Wednesday, July 6, 2022

Theatres in London

I am currently in London for two things, a research appointment with the National Portrait Gallery which I had on Monday, and a Dickens conference that starts tomorrow with an event at the Charles Dickens Museum.

Since I am here, though, I knew I had to also take in some theatre. As I wrote in my last blog post, I spent Sunday night at Shakespeare's Globe, where I saw Kathryn Hunter perform the title role in King Lear. The Globe is a unique place to see a play, since it is probably closer to Shakespeare's original Globe than any other theatre.

That wasn't why I was there, of course. I've always enjoyed seeing Hunter on stage, back to when I first saw her in Kafka's Monkey. Still, there is something to be said for getting to experience a play in a particular building. One thing I've learned is that doing what many of Shakespeare's original audience members did, renting a cushion for the duration of a performance, is a good idea.

I had never paid extra for a cushion before, but if I ever go back, I think I will again. I will probably also try to get a seat against the back wall as I did this time, so I can have something to lean against during the play. Notice that until you are in a physical theatre space, a lot of issues just seem academic. Who cares if audience members paid to rent cushions? Well, after you've felt the difference of watching a show on a wooden bench with or without a cushion, this little tidbit about the past seems much more tangible.

Monday I went to the Theatre Royal Haymarket to see Only Fools and Horses. In this case, I did choose the play for the theatre building. I've watched a bit of the television series the musical is based upon, but I'm not a die-hard fan. (Many other audience members clearly were.) What I really wanted was to experience seeing a show at the Haymarket. I did something similar back in 2016 when I went to see Charlie and the Chocolate Factory primarily so I could get inside the Theatre Royal at Drury Lane.
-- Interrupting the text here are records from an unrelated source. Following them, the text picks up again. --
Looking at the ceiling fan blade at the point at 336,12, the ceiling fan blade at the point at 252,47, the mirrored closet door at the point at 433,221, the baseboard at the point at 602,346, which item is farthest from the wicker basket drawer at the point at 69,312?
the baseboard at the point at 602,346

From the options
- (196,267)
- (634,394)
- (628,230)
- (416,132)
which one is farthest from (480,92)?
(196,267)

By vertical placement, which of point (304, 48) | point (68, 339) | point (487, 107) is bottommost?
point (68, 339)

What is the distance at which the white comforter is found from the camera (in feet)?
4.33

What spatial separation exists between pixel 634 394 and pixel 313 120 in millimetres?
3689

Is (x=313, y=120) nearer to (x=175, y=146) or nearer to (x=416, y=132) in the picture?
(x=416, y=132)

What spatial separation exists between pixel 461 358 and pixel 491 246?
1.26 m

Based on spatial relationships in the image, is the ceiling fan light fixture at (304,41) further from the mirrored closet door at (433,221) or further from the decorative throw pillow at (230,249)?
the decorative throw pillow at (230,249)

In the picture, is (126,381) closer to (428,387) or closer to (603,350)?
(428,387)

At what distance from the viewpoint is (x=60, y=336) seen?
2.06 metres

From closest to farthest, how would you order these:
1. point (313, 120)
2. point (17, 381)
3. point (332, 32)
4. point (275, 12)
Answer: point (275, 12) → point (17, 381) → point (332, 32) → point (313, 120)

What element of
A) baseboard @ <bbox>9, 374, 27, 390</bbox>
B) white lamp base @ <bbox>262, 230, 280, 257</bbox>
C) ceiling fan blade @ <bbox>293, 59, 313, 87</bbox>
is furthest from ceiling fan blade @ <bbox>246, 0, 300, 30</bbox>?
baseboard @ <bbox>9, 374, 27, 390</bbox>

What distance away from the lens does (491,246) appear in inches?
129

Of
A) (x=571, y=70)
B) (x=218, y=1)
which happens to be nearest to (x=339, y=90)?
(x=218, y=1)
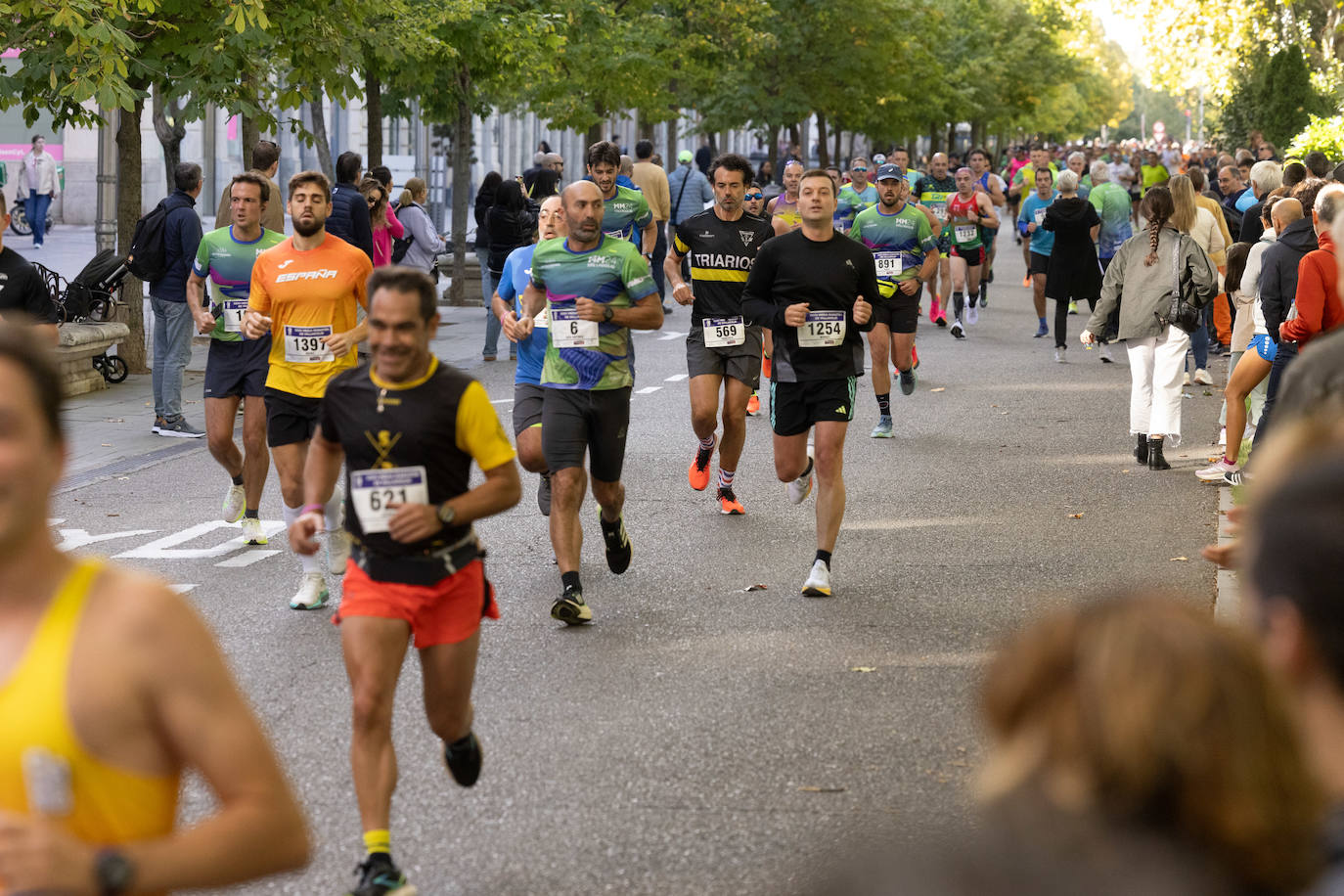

As with getting tickets to Drury Lane, I made sure to get tickets in the gallery, so I could experience the show the way working class people might have going all the way back to the Regency period. When I went to Drury Lane, I tried to enter through the lobby, but I was redirected around the corner to a separate side entrance. That's right, poorer folks had to use a different entrance so wealthy patrons in the nice seats didn't have to mix with the riffraff like me! At the Haymarket today, audience members in the gallery don't have to walk around the corner, but they still have a separate entrance!

The other thing I noticed was how small the theatre was. Yes, I knew that the Haymarket was the "little" theatre generally just open in the summer, and its house wasn't as large as the two main patent theatres at Drury Lane and Covent Garden. Still, knowing that is one thing, while feeling it in the actual space is quite another. I'm glad I went, both because I got to experience the space, and because the show itself was delightful. The songs were catchy and fun, and there was a sweetness to the musical that I didn't always get from the original television series.

Tuesday night I went to see Agatha Christie's play Witness for the Prosecution, which was staged in London's old County Hall on the south bank of the Thames, right near the London Eye. The play is performed in the old Council Chamber, where the city's government used to meet. This seemed fitting, since much of the play takes place in a courtroom, and the Council Chamber was already arranged with a central chair, seats on the main level, and galleries for the public. The main chair is now occupied by the judge in the play, and to his side is a jury box where some audience members sit.

Before the play began, and again at intermission, the woman who played the court stenographer gave instructions to the audience members in the jury box. I wasn't seated in the jury box, though. Again, I was in the gallery, but this time the gallery was also a performance space! At one point, a woman appeared in the gallery near where I was seated. (She hadn't been there before, by the way.) A spotlight shined on her, and she yelled at the prosecutor. The judge ordered her removed from the gallery, and so she was. This was all a part of the play, of course. It was nice to see how the production made full use of the improvised space.

Tonight, I didn't go to a play, as there was a poetry reading linked to the upcoming anniversary of the death of Percy Shelley. Kelvin Everest read some of Shelley's later poems, and mentioned that "When the Lamp is Shattered" was originally intended to be part of a play Shelley was working on but never finished. There were also Shelley poems read by biographer Richard Holmes and poet George Szirtes, who read "Ozymandias" both in English and in Hungarian!

Anyway, the conference begins next, so I'm back to work.